Chapter 53: The Mission

“Why are you so upset?” Gaius raised his hands, trying to deflect Paul’s anger with a show of bewilderment.

Paul glanced at Crispus whose eyes warned him to stay calm, to treat this matter with care. He looked back at Gaius. “I’m upset because this is the very thing I warned you about before. Followers of Christ don’t boast about their benevolence. We don’t give money with one hand and find ways to enhance our reputation with the other. And we certainly don’t use generosity as a lever for more power and influence. Not in the community of faith, Gaius. Not under the sign of the cross!”

Gaius bristled. “I’ve done nothing wrong!”

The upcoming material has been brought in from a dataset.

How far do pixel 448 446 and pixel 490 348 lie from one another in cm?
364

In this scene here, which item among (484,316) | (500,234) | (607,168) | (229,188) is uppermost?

“According to the reports I’m hearing, you’re using this famine to position yourself as the church’s patron.”

Gaius shot him a cold look. “If somebody’s been spreading slanders about me, bring them forward. Let them accuse me to my face. But don’t condemn me on the basis of rumor and hearsay.”

Paul closed his eyes and tried hard to get on top of his anger. He felt tired suddenly, weary beyond schedules and stresses and worries. When he spoke again, it was in quiet tones, hoping the proverb would prove true in this instance—that a soft word would turn away wrath, his own in particular. “Have you been boasting about your role in the distribution of the grain?”

“Where am I rumored to have done that?” Gaius asked.

“At the barber. With the friends you meet most mornings.”

“Oh, that!” Gaius smiled and waved his hand dismissively. “Yes, I told them the good we’re doing as a community of believers. These men know how to be discrete, Paul. But I wasn’t boasting. Except about the church, of course. I thought they might find our efforts commendable. I thought it might interest them in what we believe.” He leveled a smile at Paul. “You might even call it an evangelistic effort—my own version of what you do in the agora. Besides, Paul, they’re all men of means. I was hoping that, even if they had no interest in the gospel, they might contribute to the fund.”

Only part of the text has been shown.